TASK REQUIREMENTS:
a - How many servings does the almond rolls recipe make?
b - Name every ingredient mentioned in the filling instructions of the almond rolls recipe.
c - Write out the passage of the almond rolls recipe that begins at the words "1. Prepare the" and stops after "temperature before spreading.".
━━━ QUOTED TEXT ━━━
Vegan Almond Rolls

These Vegan Almond Rolls are soft, sweet, and seriously cozy. Fluffy yeast dough gets filled with a creamy almond-cinnamon mixture (with a little rum for that bakery-style flavor), then rolled from both sides into a pretty swirl and sliced into bite-sized rolls. Finished with a simple maple-oat glaze, they’re perfect with coffee — and they freeze beautifully, too.

Total Time
105 min
Difficulty
Servings
24 servings
Allergens: Gluten Tree Nuts

Dough Instructions

  1. Prepare the vegan rolls dough according to its recipe and let it rise until doubled.

Filling Instructions

  1. Warm the oat milk until steaming hot (not boiling).
  2. Pour the warm milk over the ground almonds and mix well.
  3. Add the sugar, cinnamon, rum, and vegan sour cream. Mix until smooth and spreadable.
  4. Set the filling aside to cool to room temperature before spreading.
━━━ DATA RECORDS ━━━
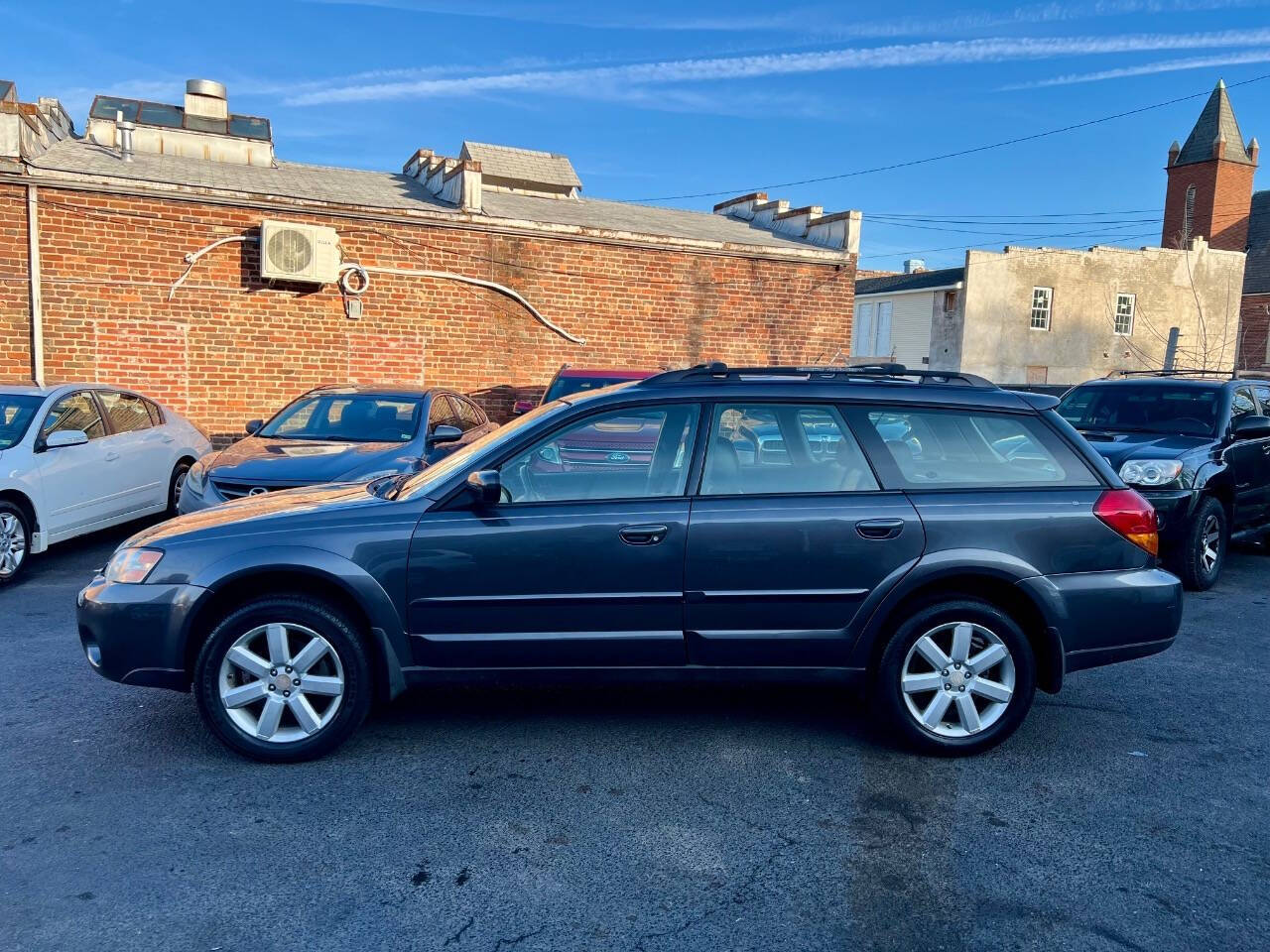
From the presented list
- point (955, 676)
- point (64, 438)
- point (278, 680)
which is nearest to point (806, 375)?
━━━
━━━ DATA RECORDS ━━━
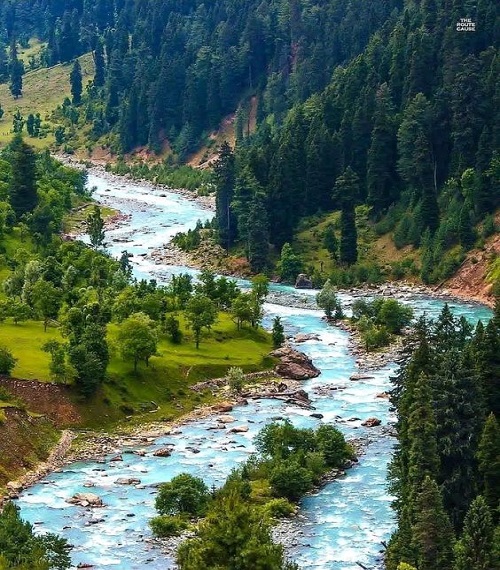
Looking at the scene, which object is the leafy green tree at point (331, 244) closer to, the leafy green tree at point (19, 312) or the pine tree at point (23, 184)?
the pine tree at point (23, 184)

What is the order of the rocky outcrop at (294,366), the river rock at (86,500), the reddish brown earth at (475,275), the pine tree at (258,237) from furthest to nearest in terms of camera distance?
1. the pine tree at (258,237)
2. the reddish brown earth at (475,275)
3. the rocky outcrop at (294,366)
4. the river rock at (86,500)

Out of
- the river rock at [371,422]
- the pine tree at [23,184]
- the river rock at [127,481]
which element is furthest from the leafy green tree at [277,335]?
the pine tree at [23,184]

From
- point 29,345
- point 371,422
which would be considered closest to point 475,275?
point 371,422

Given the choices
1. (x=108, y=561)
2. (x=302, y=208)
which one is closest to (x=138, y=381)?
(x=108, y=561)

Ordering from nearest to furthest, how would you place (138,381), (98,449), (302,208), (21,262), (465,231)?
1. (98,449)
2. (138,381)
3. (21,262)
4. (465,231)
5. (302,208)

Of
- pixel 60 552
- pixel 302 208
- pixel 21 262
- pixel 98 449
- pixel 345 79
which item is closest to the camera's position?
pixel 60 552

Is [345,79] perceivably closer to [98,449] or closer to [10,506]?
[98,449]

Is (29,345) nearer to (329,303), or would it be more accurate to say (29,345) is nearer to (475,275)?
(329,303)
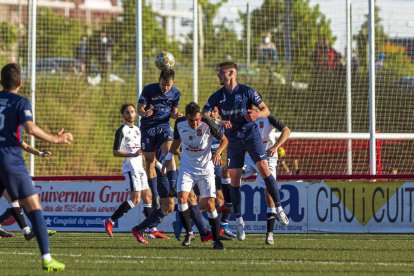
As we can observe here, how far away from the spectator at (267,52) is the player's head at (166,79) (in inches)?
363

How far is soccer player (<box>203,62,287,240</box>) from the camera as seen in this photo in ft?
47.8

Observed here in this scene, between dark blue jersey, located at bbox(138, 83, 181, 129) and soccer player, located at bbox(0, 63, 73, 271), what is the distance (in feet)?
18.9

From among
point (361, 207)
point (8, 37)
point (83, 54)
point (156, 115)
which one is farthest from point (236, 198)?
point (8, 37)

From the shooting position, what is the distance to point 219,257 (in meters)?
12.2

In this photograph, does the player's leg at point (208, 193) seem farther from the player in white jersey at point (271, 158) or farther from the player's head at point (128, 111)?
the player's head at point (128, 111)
━━━
ANSWERS PER TASK:
a - 24 servings

b - Oat milk, ground almonds, sugar, cinnamon, rum, vegan sour cream

c -
1. Prepare the vegan rolls dough according to its recipe and let it rise until doubled.

Filling Instructions

  1. Warm the oat milk until steaming hot (not boiling).
  2. Pour the warm milk over the ground almonds and mix well.
  3. Add the sugar, cinnamon, rum, and vegan sour cream. Mix until smooth and spreadable.
  4. Set the filling aside to cool to room temperature before spreading.